To begin with the kids were trying to follow the path I had mapped out by tapping the appropriate arrows on their little Bee-bots.
The kids were really getting the hang of it when one of them decided he would take the Bee-bot and put it at the end, then program it to go straight ahead 4 times. He did this and it reached the start line.
By both inverting the challenge and thinking creatively the little boy received a huge clap and a shared smirk between myself and one of his teachers.
I’ve reflected a bit on why this approach made me clap so vigorously and smirk.
This little boy had delivered on what we actually wanted (but didn’t know it), not necessarily what we had said we wanted.

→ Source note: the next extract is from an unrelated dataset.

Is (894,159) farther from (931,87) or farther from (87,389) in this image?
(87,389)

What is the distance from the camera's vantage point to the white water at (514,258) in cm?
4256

What we said we wanted: We explicitly said we wanted the kids to program the robot to follow the path we had laid out.
What we actually wanted (but didn’t know it) was for the kids to gain confidence instructing a robot to do what they wanted it to do.
The boy did the latter.
My next lesson from this same situation was that he delivered the outcome with less button presses and in a straighter line than my roundabout path.
That is, he took my stated requirements and delivered to my actual requirements with less effort.
He found the shortest path.
This little event combined with many others from teaching robots to kids really helped me (re)learn a few lessons and, most importantly, put a huge smile on my face. Hopefully sharing it with you gives you the same smile and reminders.
Is there something you are working on at the moment where you could reinterpret what you are being asked to do, where you could invert the problem or simplify things by finding the shortest path?